La Juventus ha cinque punti in più dell'anno scorso. Detto questo si dovrebbe passare ad altro. Ma altro è, nel vero senso della parola, lo stato dell'essere attuale della Juventus, diverso da quello precedente, diverso da sempre. Perché la sconfitta chiara, netta, meritata contro l'Inter ha ribadito lacune e problemi che erano già affiorati nella seconda frazione contro il Sassuolo e appena mascherati in Champions nel pareggio con il Siviglia, ma poi esplosi a San Siro.

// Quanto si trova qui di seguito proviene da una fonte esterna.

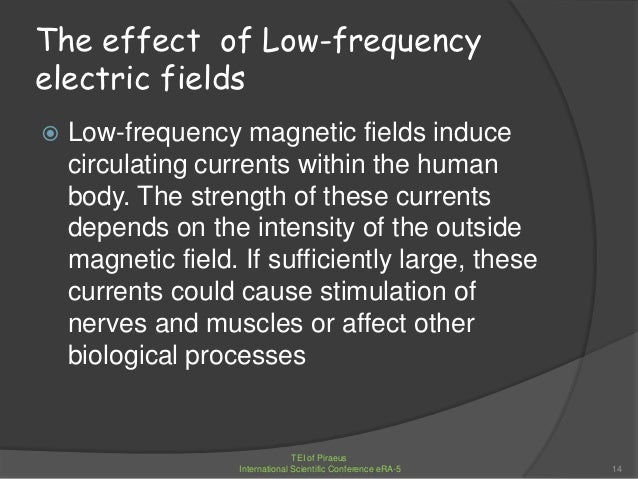 The effect  of Low-frequency electric fields

Low-frequency magnetic fields induce circulating currents within the human body. The strength of these currents depends on the intensity of the outside magnetic field. If sufficiently large, these currents could cause stimulation of nerves and muscles or affect other biological processes

TEI of Piraeus
International Scientific Conference eRA-5

14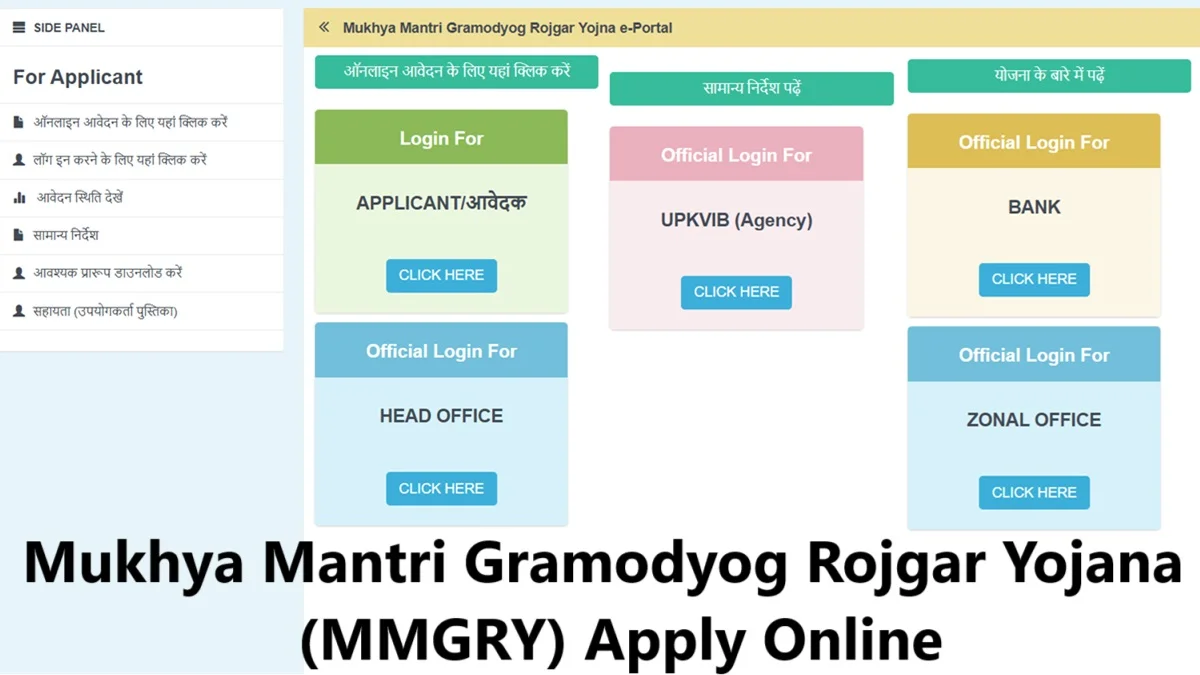 SIDE PANEL

For Applicant

ऑनलाइन आवेदन के लिए यहां क्लिक करें

लॉग इन करने के लिए यहां क्लिक करें

आवेदन स्थिति देखें

सामान्य निर्देश

आवश्यक प्रारूप डाउनलोड करें

सहायता (उपयोगकर्ता पुस्तिका)

« Mukhya Mantri Gramodyog Rojgar Yojna e-Portal

ऑनलाइन आवेदन के लिए यहां क्लिक करें

Login For

APPLICANT/आवेदक

CLICK HERE

Official Login For

HEAD OFFICE

CLICK HERE

सामान्य निर्देश पढ़ें

Official Login For

UPKVIB (Agency)

CLICK HERE

योजना के बारे में पढ़ें

Official Login For

BANK

CLICK HERE

Official Login For

ZONAL OFFICE

CLICK HERE

Mukhya Mantri Gramodyog Rojgar Yojana (MMGRY) Apply Online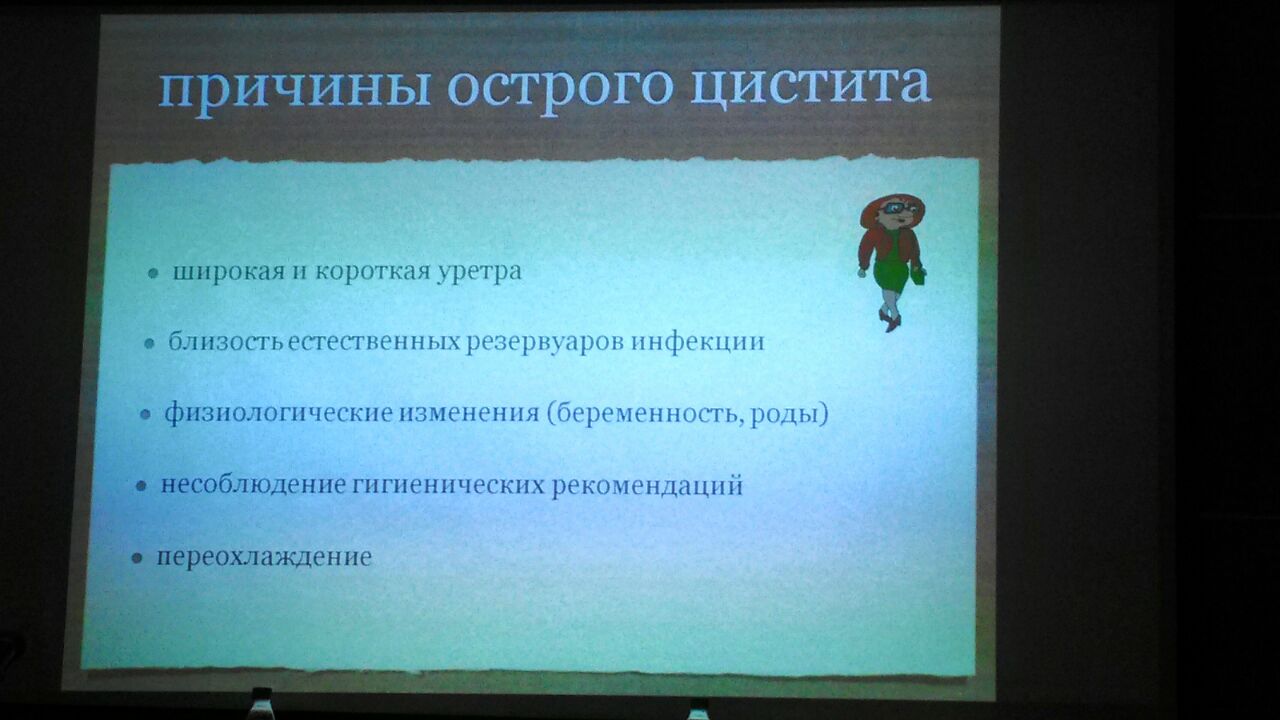 причины острого цистита

• широкая и короткая уретра

• близость естественных резервуаров инфекции

• физиологические изменения (беременность, роды)

• несоблюдение гигиенических рекомендаций

• переохлаждение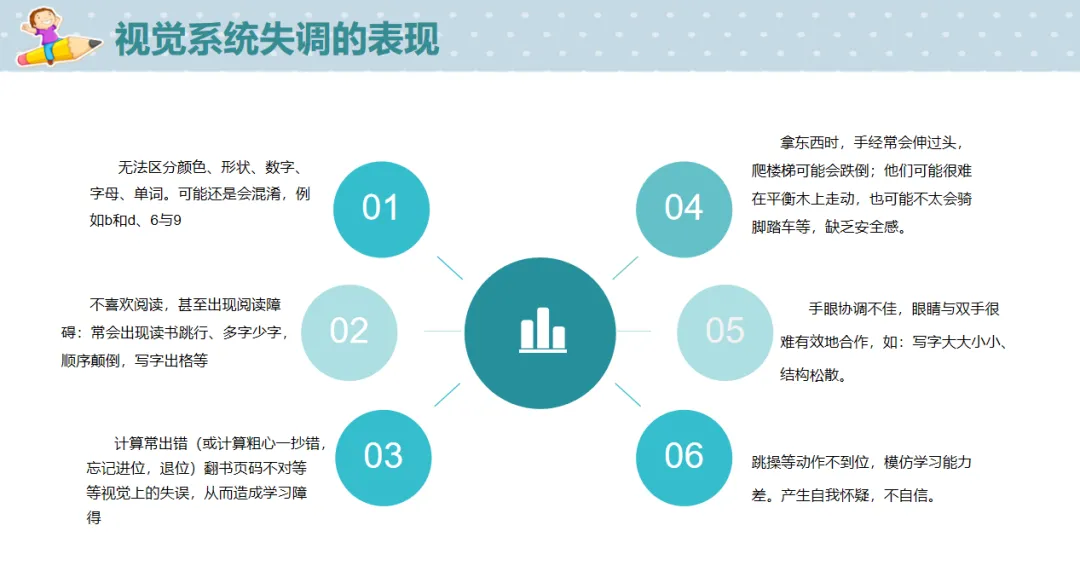 视觉系统失调的表现

无法区分颜色、形状、数字、字母、单词。可能还是会混淆，例如b和d、6与9

01

不喜欢阅读，甚至出现阅读障碍：常会出现读书跳行、多字少字，顺序颠倒，写字出格等

02

计算常出错（或计算粗心一抄错，忘记进位，退位）翻书页码不对等等视觉上的失误，从而造成学习障得

03

拿东西时，手经常会伸过头，爬楼梯可能会跌倒；他们可能很难在平衡木上走动，也可能不太会骑脚踏车等，缺乏安全感。

04

手眼协调不佳，眼睛与双手很难有效地合作，如：写字大大小小、结构松散。

05

跳操等动作不到位，模仿学习能力差。产生自我怀疑，不自信。

06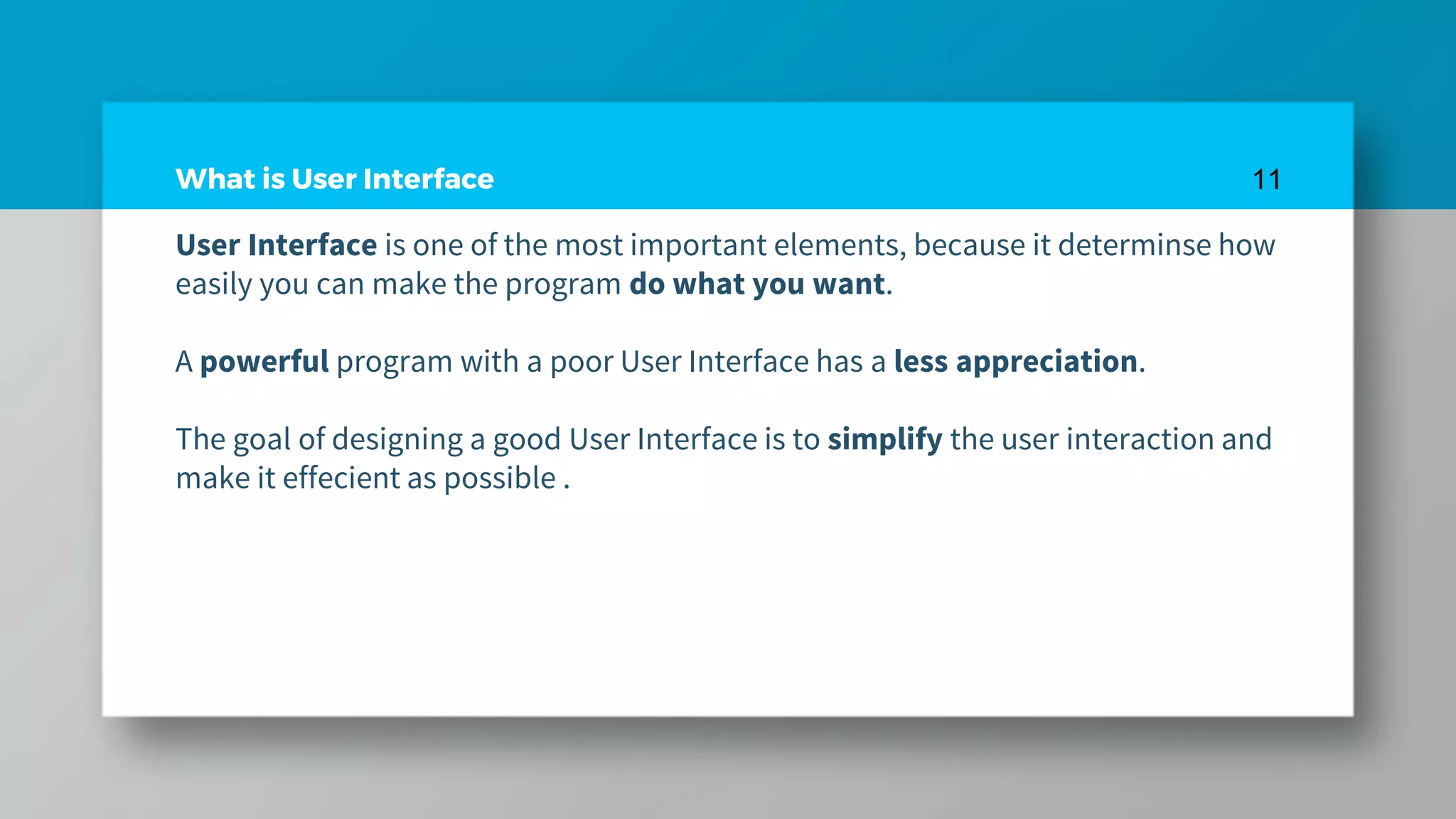 What is User Interface 11

User Interface is one of the most important elements, because it determinse how easily you can make the program do what you want.

A powerful program with a poor User Interface has a less appreciation.

The goal of designing a good User Interface is to simplify the user interaction and make it effecient as possible .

Si può incominciare dalla fine: Gonzalo Higuain è costato 90 milioni. Delle due l'una: o Allegri è anche un dirigente della Juventus, dunque responsabile del patrimonio tecnico, oppure è un consulente esterno o collaboratore che improvvisa scelte e metodi di lavoro. Escludo la seconda ipotesi, Allegri è un professionista serio è un buon allenatore e può anche sbagliare. Ma non può cambiare formazione secondo il vento e secondo il proprio umore. Già il fatto che si consulti continuamente con il suo assistente Landucci, fatto abbastanza raro nel football italiano ed europeo, segnala che i dubbi lo condizionano molto, forse troppo.
La panchina di Higuain è una bestemmia, è un insulto all'investimento della società, a meno che l'argentino sia fuori condizione e allora non può essere utile nemmeno per un minuto in una sfida così aspra, ancora di più per come si era messa, come quella di Milano. Al tempo stesso è problematica la gestione di Mandzukic che non è Zaza e non accetta in modo goliardico di fare la riserva.
Poi c'è il caso Pjanic, un'aquila per la vista ma non un felino per la velocità di esecuzione e non certo un elemento da reinventare come metodista davanti alla difesa. Pjanic ha talento tecnico indiscutibile ma tempi e intuizioni di gioco meno rapide di quelle che, ad esempio illustre, erano di Andrea Pirlo. Fare esperimenti a San Siro è stata una dimostrazione non di arroganza ma di superficialità, Pjanic con Khedira forma una coppia di grande intelligenza tattica e di lettura del gioco ma con ritmi non proprio elevati.
Se la difesa entra in crisi è anche per questo motivo, un muro non più di cemento armato ma di cartongesso. Ecco perché la Juventus ha cercato fino all'ultimo minuto del mercato di prendere un centrocampista di livello, tra Matuidi, Witsel, Luiz Gustavo, sapendo benissimo che il rientro di Marchisio sarà lento e la linea mediana ha lacune serie che coinvolgono soprattutto la fase difensiva. Difesa dalla quale è scomparso, non pervenuto, tale Rugani, dato come il fenomeno del presente e del futuro, ricercato da mezza Europa ma non dal suo allenatore. Bah.
Procedo: quando Higuain è entrato in campo le immagini televisive hanno mostrato il suo labiale rivolto a Dybala: «stammi vicino, stammi appena dietro». Bene, lo ha detto Higuain non Allegri, confermando che Dybala non può giocare a quaranta metri dalla porta avversaria così come Pjaca o c'è o non c'è. Ci vorrebbe un po' di coraggio che non è proprio la caratteristica principale di Allegri in consulto ininterrotto con il proprio secondo.
Contro il Cagliari, se il tecnico livornese fosse coerente con una certa illogica, dovrebbe spedire Dybala tra le riserve. Chissà. Comunque la Juventus ha cinque punti in più dello scorso anno, quando aveva già perso contro Udinese e Roma e pareggiato con il Frosinone. Con Pogba in campo. E Higuain a Napoli, mai in panchina.